[Extracted data entries]
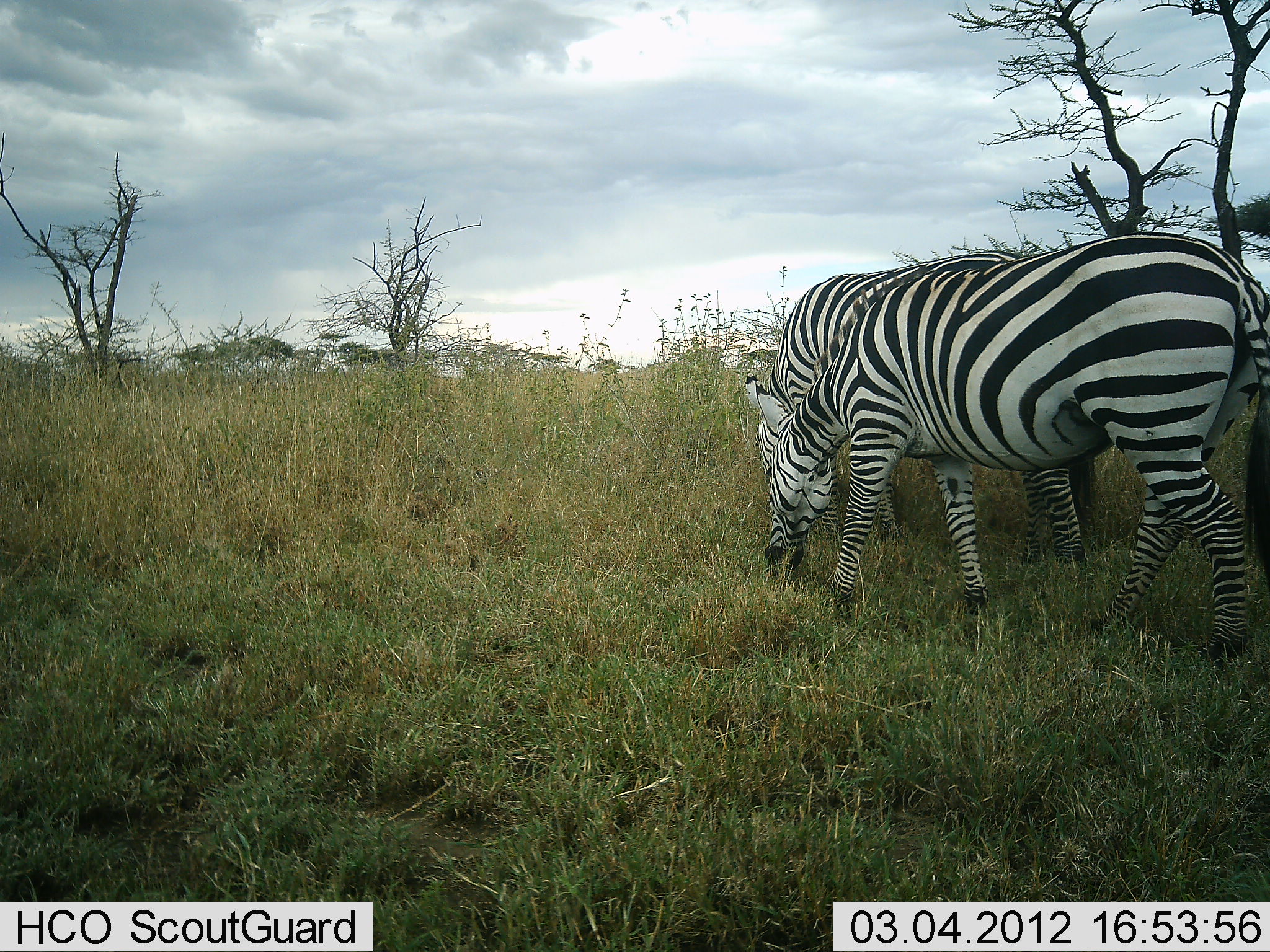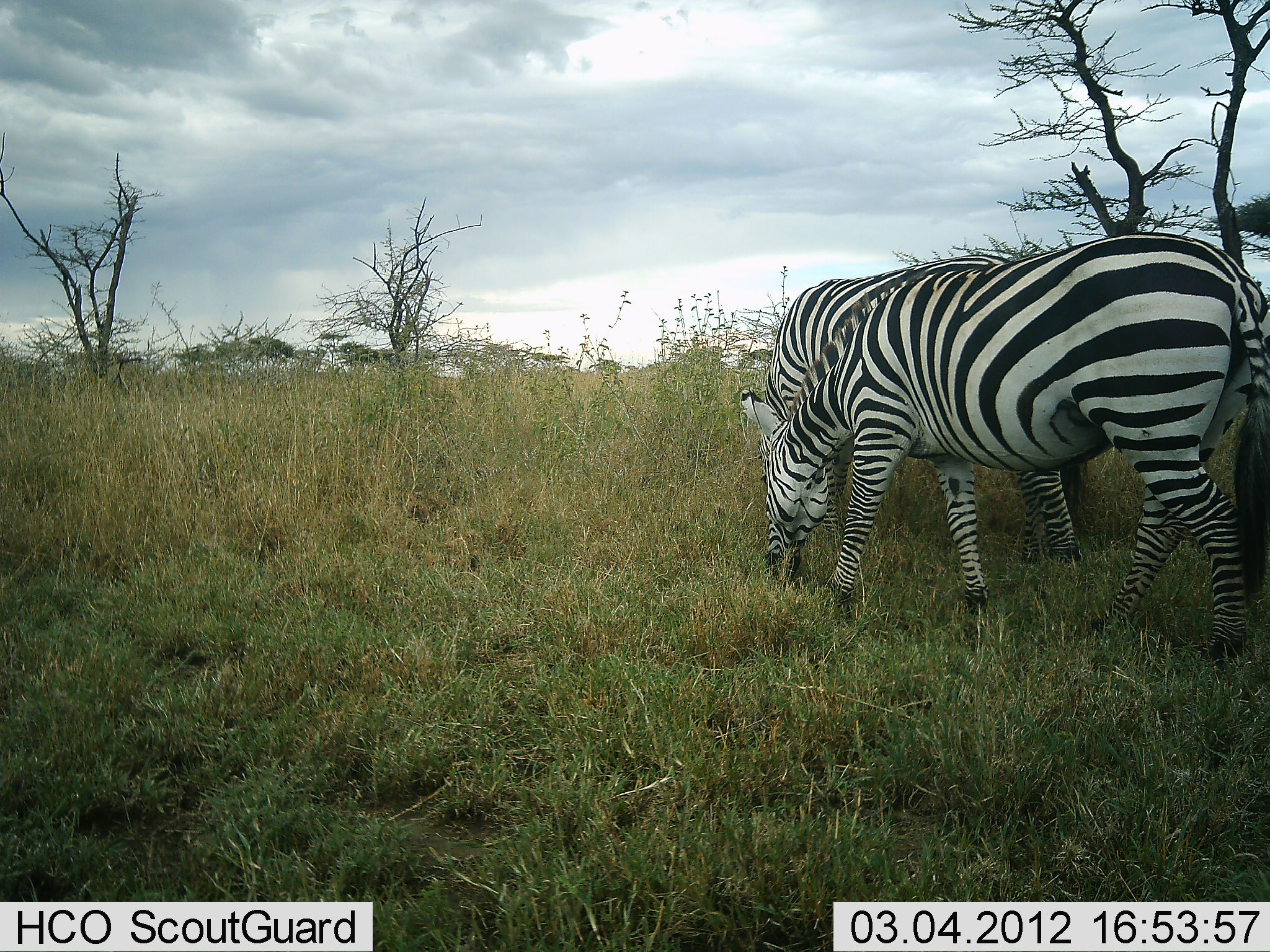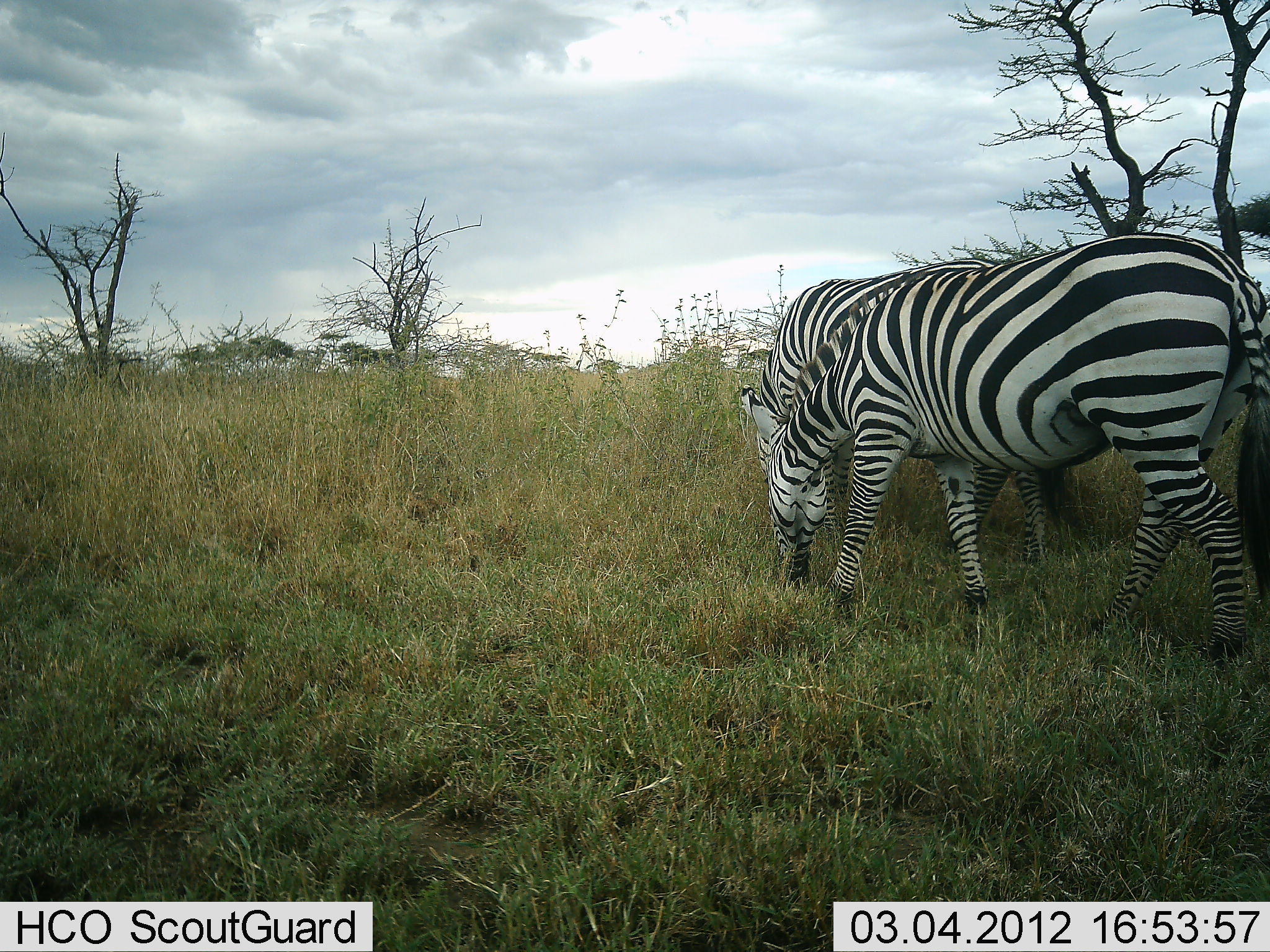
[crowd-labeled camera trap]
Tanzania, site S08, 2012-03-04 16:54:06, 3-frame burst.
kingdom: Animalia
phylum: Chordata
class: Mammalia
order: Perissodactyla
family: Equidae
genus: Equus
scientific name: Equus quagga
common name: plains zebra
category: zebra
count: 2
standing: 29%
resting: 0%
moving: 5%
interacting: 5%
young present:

### Aim of the task
Copy out the lines above, from the one holding "genus: Equus" through the final line, with no other lines.

### Exercise response
genus: Equus
scientific name: Equus quagga
common name: plains zebra
category: zebra
count: 2
standing: 29%
resting: 0%
moving: 5%
interacting: 5%
young present:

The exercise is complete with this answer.